Months later, I took it again only to learn that apparently it can change! I had wanted to be reminded which three I was, but this time it was only one of them and I can’t even remember which it was. We won’t think about that too deeply. We won’t cast a narrowed eye at the validity of the Love Language results or about my apparently difficult nature.

What are the official five ways of communicating with loved ones? Let me give you a little run down so that I can turn this into something relating to sneer campaign. Otherwise I would just be giving you the world’s most worthless summary of something that describes itself just fine.

  • Words of Affirmation – Appreciate them with compliments, gratitude, love poetry
  • Acts of Service – Being helpful, such as with chores or making meals
  • Receiving Gifts – Gifts are important, the worth is in the fact that the person thought of you
  • Quality Time – Spend time with them, together, undivided attention
  • Physical Touch – Hand holding, casual patting, snuggling

Hey wow those sound like they probably apply to most people! But what are the five ways to communicate with Dollissa and me? There are a few differences, but I don’t want to make a bunch of separate Doofus and Darlings about relationships. How BORING.
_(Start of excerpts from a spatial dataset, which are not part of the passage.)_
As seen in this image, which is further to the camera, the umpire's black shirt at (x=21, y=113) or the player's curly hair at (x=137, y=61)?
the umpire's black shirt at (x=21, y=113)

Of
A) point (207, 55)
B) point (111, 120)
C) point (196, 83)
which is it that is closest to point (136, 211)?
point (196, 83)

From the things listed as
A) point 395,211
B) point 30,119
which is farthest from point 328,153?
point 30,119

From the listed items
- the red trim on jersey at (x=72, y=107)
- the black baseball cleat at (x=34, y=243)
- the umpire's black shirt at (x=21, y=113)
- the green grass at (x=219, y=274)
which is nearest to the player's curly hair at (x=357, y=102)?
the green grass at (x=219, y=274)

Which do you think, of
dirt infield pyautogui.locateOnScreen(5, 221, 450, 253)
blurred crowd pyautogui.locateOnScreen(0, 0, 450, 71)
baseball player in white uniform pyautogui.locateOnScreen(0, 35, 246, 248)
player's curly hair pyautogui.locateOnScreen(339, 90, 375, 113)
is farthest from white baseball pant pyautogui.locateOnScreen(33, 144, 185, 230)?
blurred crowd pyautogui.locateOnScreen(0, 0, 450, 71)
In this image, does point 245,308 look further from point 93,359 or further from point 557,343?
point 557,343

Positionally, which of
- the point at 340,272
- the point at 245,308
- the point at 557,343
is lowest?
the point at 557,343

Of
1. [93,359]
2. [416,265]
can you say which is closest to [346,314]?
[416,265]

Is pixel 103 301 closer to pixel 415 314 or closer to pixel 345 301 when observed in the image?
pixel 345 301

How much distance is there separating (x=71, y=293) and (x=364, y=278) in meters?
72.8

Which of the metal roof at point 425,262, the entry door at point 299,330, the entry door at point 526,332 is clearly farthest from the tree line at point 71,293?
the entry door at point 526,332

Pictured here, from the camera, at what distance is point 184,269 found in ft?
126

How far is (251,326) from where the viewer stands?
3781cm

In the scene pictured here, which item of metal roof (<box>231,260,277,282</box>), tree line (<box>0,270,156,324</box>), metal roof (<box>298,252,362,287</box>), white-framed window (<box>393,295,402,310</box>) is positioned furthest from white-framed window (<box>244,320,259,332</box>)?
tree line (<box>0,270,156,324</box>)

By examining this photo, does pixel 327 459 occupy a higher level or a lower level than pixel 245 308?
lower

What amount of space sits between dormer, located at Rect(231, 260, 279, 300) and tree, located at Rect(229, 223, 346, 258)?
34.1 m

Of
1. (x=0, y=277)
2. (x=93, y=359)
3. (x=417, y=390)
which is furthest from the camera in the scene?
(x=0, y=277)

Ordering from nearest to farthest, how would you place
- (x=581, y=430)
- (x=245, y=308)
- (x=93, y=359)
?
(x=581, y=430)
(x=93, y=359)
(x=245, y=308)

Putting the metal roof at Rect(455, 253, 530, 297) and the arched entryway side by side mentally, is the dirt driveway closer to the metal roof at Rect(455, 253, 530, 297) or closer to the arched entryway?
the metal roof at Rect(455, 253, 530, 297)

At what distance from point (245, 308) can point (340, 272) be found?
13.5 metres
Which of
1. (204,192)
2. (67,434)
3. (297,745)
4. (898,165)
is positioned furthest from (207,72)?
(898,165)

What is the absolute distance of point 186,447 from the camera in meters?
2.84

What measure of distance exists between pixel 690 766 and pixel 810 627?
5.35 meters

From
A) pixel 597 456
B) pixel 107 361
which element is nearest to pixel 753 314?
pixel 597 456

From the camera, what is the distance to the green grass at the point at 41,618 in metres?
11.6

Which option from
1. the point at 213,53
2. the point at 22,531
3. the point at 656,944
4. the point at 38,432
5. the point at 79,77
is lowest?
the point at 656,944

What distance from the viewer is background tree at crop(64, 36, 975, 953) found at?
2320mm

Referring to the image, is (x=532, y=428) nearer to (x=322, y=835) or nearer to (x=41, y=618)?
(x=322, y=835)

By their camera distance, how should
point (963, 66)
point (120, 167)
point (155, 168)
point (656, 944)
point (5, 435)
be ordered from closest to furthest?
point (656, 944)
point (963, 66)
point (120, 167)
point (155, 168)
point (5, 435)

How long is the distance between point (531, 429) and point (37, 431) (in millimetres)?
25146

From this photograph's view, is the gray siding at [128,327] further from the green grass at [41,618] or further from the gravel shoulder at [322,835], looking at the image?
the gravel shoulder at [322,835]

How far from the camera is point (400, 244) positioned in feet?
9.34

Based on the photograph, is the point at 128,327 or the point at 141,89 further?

First of all, throw out “Physical Touch” because don’t touch us. That, we can agree on.

Praise Us

Send us emails, messages, testimonials wherever you can that talks us up big time — leave comments on our posts, especially! Sneer Campaign fan sites would be something. Instagrams following our every move, somehow. Would we have to leave the house for that? Included in this is to listen to us complain in an endless nasal drone, agreeing with us, and even throwing in with related complaints of your own so that we can get cool and cozy underneath the shade tree we grew together.

Do Our Bidding

We are so BUSY. Overwhelmed! Almost every day, we are drowning in projects and ideas. Showing us that you love us by doing kind things like sending us gift baskets of snacks, or making us meals, like Manny does, really goes a long way to boost our moods and general senses of well being. Most importantly though, if we show you that we trust you enough to ask you to do a thing that either we aren’t experts on, or don’t have time to do, then by agreeing to do it, and actually doing it, you make us happy! We feel your affection in action. And we’d do the same for you, if we could.

Buy Our Stuff

The Five Love Languages sometimes confuses me, because imo, being given a gift isn’t just about receiving a material object. I think it IS a gift to be praised, or to be catered to, or to even spend time with a person. Those are all gifts! In a similar vein, if you bought something from Sneer 1 Imports to give to someone else, that too feels like you are giving a gift to us — and not just the gift of fabulous penny profits! Each sale from our redbubble gives us a reason to celebrate, and we do.

LOOK AT US

We joke about it all the time (“joke”), that everything we do we do for attention. Making a living? Making profits? Just tell us we did good. Money and trade is fine and dandy, but I’m starting to believe I can live on praise alone. Yes, we live privileged lives where we aren’t struggling to make ends meet. What are ends? Tell me you admire me. Say it! You can even whisper it to me.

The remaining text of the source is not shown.